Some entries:
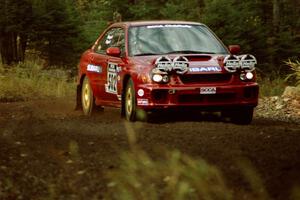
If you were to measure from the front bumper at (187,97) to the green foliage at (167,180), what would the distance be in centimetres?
380

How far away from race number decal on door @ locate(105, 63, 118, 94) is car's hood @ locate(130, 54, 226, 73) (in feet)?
1.94

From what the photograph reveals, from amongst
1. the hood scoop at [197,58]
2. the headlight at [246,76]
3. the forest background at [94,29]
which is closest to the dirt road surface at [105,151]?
the hood scoop at [197,58]

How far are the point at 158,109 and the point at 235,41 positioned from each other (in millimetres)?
14824

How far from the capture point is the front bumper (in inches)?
427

Written exercise:
Transcribe all of the entries above word for word, leaving the pictures out of your copy.

Output for this exercise:
If you were to measure from the front bumper at (187,97) to the green foliage at (167,180), what would the distance be in centimetres?
380

How far away from race number decal on door @ locate(105, 63, 118, 94) is car's hood @ locate(130, 54, 226, 73) (in feet)?
1.94

From what the photograph reveals, from amongst
1. the hood scoop at [197,58]
2. the headlight at [246,76]
3. the forest background at [94,29]
which is closest to the dirt road surface at [105,151]?
the hood scoop at [197,58]

How far are the point at 158,109 and the point at 235,41 positioned from each other (in millimetres)?
14824

How far from the capture point is the front bumper (in inches)?
427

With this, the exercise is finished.